2. However, the applicants are not entitled to take over the repayments for the real estate loans. In 2007, after 25 years of installment payments, not even half had been repaid, but it cannot be determined that it was “just a matter of repaying a remaining debt” or that “the accumulation of assets was already largely completed” (cf. BSG, judgment of 7. July 2011, Ref.: B 14 AS 79/10 R).

Source: socialcourtsability.de

2.6 - State Social Court of Saxony-Anhalt, decision of April 28, 2015 - L 4 AS 63/15 B ER - legally binding

The need for additional social assistance benefits does not constitute unfairness in early claim of the old age pension according to § 12a SGB II - appropriate house property is also protected in SGB XII

Guiding principle (Juris)
The request of the service provider in accordance with Section 12a SGB II to claim a reduced old-age pension early is not subject to discretionary errors if there are no reasons for unfairness and the payment amount of both the reduced old-age pension and the standard old-age pension is unlikely to be sufficient to cover this To cover the needs of the SGB II benefit recipient, so that SGB XII benefits must also be granted.

Source: socialcourtsability.de

Note:
Similar result: Saxon LSG, decision of August 28, 2014 - L 7 AS 836/14 B ER

2.7 - Thuringian State Social Court, decision of April 17, 2015 - L 4 AS 1578/13 NZB - legally binding

On the question of whether spouses living separately also form a community of needs according to Section 7 Paragraph 3 No. 3a SGB II with the consequence of Section 20 Paragraph 4 SGB II. The question does not need to be clarified.

Guiding principles (author)
A community of needs between spouses in the sense of SGB 2 can also exist in marriages without a common spatial center of life. For the assumption of “permanent separation” according to family law principles regarding spatial separation, an externally recognizable desire to separate from one spouse must be added to resolve the mutually chosen marriage model (cf. BSG, judgment of February 18, 2010 - B 4 AS 49/09 R) .
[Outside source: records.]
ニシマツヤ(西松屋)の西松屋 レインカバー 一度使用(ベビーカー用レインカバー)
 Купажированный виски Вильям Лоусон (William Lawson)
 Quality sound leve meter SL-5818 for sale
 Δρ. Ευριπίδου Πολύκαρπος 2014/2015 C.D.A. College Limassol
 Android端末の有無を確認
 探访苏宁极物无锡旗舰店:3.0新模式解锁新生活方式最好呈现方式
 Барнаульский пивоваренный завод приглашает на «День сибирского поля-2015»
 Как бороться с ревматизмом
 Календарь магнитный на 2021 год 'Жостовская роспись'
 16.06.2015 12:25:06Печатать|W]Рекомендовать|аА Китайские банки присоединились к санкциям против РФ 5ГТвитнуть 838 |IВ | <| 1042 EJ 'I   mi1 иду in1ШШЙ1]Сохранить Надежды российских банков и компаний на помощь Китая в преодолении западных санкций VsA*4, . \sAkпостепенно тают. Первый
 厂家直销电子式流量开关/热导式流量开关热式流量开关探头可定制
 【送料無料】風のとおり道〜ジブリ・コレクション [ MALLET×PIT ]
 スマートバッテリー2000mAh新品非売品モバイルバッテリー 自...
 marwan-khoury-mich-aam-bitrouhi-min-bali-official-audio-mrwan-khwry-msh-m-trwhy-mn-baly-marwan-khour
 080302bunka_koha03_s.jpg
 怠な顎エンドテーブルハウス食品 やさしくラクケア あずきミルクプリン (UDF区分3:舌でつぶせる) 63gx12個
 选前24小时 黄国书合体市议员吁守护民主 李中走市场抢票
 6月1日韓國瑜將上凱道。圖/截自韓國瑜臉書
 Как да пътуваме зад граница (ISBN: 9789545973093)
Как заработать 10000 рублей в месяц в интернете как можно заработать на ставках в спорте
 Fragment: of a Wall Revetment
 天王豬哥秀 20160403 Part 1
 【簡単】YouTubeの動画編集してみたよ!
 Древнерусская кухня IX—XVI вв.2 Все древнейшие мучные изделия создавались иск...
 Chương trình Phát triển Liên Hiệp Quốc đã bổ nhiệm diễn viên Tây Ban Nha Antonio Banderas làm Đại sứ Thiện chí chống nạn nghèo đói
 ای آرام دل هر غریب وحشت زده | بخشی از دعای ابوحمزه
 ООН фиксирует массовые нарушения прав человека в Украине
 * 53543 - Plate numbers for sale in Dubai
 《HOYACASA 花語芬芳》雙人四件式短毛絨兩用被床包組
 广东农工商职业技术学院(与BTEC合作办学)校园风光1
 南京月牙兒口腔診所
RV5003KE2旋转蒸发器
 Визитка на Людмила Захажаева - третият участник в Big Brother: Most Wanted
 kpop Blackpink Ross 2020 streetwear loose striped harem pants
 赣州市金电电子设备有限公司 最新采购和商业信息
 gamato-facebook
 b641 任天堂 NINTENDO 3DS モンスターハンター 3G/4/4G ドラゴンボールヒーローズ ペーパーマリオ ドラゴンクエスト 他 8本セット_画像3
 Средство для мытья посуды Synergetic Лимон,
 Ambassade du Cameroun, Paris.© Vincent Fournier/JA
Source: socialcourtsability.de

2.8 – Hamburg State Social Court, judgment of March 19, 2015 – L 4 AS 149/13

Additional need for expensive nutrition in type 2 diabetes mellitus and hypertension –

Guidelines (author)
1. With regard to the disease type 2 diabetes mellitus, a diet with a so-called complete diet is indicated, which does not trigger any additional need within the meaning of Section 21 Paragraph 5 SGB II. A complete diet is not a health diet, which is what this regulation is aimed at, but rather a diet that refers to the model of the healthy person. It is to be met as a healthy mixed diet from the standard benefits (BSG, judgment of May 10, 2011 - B 4 AS 100/10 R; Bavarian State Social Court, judgment of April 23, 2009 - L 11 AS 124/08).

2. In the case of hypertension, as is the case with the applicant, a complete diet is also indicated according to the current recommendations of the German Association for the Provision of Sick Food in Social Welfare (4th edition 2014), so that there is no need that has not already been met is covered by the standard services required. These recommendations cannot be used as anticipated expert reports because they do not relate to the individual case. However, their medical-technical statements provide suitable guidance for authorities and courts. If a deviation from this is to be made, a technical justification is required (BSG, judgment of February 20, 2014 - B 14 AS 65/12 R).

3. The applicant has not provided any reasons or evidence to this effect and they do not arise from the statements made by the doctors involved.

Source: socialcourtsability.de

Note:
Also in the result LSG Hamburg, judgments of. March 19, 2015 – L 4 AS 275/14, L 4 AS 411/13 and L 4 AS 333/12

2.9 - State Social Court of North Rhine-Westphalia, decision of April 29, 2015 - L 2 AS 2388/14 B ER - legally binding

Bulgarian applicant is excluded from benefits according to Section 7 Paragraph 1 Sentence 2 No. 2 SGB II because he is looking for work in the Federal Republic of Germany – illegal work

Guiding principles (author)
1. Such illegal “illegal work”, for which in particular no social security contributions were paid, cannot result in a right of residence as an employee according to Section 2 Paragraph 2 No. 1 Var. 1 FreizügG/EU aF or in accordance with Section 2 Paragraph 2 No. 1 Alt. 1 FreizügG/EU nF (cf. LSG North Rhine-Westphalia, decision of February 26, 2014 - L 20 SO 449/13 B; LSG Berlin-Brandenburg , decision of October 20, 2014 - L 29 AS 2052/14 B ER).

2. Taking into account the decision of the ECJ in the “Dano” case (judgment of November 11, 2014 – Ref.: C-333/13), this exclusion of benefits is at least applicable to economically inactive EU foreigners who cannot even be identified as looking for work , not contrary to European law (see decision of February 25, 2015 - L 2 AS 113/15 B ER). This also applies to EU foreigners who have entered the Federal Republic of Germany to look for work, but have so far had no connection to the German labor market because they have never been employed here. The exclusion of such job seekers is also compatible with European law (see also Hessian State Social Court, decision of December 11, 2014 - L 7 AS 528/14 B).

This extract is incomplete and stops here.